You can read her previous columns here and Yasmin's profile appears at the end of these brief but pointed reviews . . .
All of these EPs are available on Spotify.
Handsome: No Hat No Play
Named after her queer identity and serving as a nod to her unwillingness to live up to people’s expectations, Sydney’s Handsome has burst onto the scene with her unusual take on indie pop. Her EP, No Hat No Play, immediately introduces vocal layering and effects with Save Some Love, letting the listener know that what’s to come will be experimental – even a bit messy at times.
With this opening track, there is so much layering that it takes away from the strength of her voice, however it lends itself well to club remixes which may well be her goal. No Cowards follows, an incredibly fun and catchy track mostly built up on a foundation of synths. It is, undoubtedly, the best track on the EP, followed closely by Late Night Ball Game, featuring Joyride. For the first time, we’re exposed to the full range of Handsome’s vocal abilities, as she combines anthemic and gospel elements to create something truly beautiful.

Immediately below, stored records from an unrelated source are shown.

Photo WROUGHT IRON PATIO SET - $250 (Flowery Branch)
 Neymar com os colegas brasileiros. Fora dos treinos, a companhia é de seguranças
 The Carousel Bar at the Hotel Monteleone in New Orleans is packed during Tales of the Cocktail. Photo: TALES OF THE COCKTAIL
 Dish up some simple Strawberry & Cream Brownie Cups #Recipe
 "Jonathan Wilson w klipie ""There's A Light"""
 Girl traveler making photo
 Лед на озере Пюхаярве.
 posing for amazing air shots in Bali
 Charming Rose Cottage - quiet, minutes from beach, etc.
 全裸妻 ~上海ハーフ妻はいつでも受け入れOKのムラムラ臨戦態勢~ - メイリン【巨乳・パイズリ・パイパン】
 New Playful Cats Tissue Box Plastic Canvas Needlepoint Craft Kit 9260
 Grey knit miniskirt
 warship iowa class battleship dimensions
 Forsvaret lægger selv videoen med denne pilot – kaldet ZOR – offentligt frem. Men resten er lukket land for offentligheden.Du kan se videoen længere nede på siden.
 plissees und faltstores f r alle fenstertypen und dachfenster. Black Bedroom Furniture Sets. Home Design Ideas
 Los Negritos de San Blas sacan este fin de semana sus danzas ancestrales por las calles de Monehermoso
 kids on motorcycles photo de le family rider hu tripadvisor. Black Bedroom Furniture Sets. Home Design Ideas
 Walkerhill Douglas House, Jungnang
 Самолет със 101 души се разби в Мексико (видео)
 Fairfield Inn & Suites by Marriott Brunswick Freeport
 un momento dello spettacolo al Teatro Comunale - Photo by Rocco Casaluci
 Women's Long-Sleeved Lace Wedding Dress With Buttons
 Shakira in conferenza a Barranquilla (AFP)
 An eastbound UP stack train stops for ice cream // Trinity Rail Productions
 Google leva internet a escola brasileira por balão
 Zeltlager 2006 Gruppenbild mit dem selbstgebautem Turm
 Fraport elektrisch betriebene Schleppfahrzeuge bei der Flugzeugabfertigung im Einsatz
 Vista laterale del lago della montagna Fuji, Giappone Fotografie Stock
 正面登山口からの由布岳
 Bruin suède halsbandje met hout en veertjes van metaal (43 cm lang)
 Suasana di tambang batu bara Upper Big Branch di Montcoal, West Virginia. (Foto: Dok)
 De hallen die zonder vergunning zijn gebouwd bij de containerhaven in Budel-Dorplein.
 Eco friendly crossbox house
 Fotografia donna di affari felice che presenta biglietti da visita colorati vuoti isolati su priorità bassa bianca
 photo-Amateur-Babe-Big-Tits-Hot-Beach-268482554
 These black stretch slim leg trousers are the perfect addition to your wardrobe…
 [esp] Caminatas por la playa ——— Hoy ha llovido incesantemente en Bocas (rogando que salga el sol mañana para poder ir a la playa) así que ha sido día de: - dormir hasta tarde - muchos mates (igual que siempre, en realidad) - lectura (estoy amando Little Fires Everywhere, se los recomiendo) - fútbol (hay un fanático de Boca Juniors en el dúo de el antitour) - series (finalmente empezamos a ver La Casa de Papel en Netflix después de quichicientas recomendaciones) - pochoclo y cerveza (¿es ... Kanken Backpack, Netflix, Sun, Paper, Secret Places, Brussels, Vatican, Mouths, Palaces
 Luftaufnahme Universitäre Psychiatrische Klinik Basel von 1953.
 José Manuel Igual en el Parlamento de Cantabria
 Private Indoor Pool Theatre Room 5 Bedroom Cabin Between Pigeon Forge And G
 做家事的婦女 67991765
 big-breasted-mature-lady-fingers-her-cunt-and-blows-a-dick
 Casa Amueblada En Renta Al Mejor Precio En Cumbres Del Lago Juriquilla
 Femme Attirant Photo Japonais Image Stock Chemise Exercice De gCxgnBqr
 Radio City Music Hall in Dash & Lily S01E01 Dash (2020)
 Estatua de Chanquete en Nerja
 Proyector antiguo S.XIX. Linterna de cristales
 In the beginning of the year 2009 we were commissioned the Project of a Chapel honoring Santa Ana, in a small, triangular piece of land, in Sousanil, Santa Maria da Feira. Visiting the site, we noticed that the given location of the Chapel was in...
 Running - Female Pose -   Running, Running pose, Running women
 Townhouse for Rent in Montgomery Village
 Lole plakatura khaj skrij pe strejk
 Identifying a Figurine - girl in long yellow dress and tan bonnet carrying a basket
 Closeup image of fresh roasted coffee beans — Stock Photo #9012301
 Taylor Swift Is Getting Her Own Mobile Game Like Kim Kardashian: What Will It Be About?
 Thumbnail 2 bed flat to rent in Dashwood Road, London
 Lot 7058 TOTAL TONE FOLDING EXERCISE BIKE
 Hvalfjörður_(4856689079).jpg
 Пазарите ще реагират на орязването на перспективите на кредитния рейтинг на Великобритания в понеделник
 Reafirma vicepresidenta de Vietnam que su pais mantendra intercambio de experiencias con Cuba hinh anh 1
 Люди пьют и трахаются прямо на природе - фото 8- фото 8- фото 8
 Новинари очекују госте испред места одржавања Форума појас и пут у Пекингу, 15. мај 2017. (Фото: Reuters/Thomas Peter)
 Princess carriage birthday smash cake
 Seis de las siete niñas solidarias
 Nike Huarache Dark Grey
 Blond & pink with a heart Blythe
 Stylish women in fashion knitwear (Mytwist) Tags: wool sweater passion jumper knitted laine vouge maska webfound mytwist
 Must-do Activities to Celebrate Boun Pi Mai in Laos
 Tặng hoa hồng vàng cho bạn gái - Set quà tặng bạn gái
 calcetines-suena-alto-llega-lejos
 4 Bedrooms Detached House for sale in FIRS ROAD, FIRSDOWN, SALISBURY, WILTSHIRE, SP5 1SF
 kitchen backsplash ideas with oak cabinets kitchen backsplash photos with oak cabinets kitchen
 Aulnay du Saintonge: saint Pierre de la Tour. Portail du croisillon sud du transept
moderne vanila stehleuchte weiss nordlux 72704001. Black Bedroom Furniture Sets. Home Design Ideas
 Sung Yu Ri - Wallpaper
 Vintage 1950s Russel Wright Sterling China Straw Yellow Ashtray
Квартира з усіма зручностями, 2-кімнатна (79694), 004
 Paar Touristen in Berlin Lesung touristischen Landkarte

TV Set furthers this exploration into Handsome’s eclectic style with more experimental sounds which, this time, feel melancholy as we feel her pain with her. Sadly, the EP stumbles at the last hurdle with WILDS, a track that sees the same five lines being repeated over and over. While it might reflect the unbearable cyclical thoughts that plague our minds when something is hurting us, as a track it starts to feel monotonous half way through.
Regardless, No Hat No Play is, overall, a phenomenal curation of emotion and will, with any luck, see Handsome rise to fame.
Blue Velvet:A Lesson In Regression
It’s rare to find an indie/punk band that can excite you these days, but Sydney locals, Blue Velvet, certainly have the ability to do just that. Each track on the EP cuts off at under three minutes, always leaving you wanting just that little bit more. However, it does leave you wondering whether or not Blue Velvet are capable of writing anything more complex.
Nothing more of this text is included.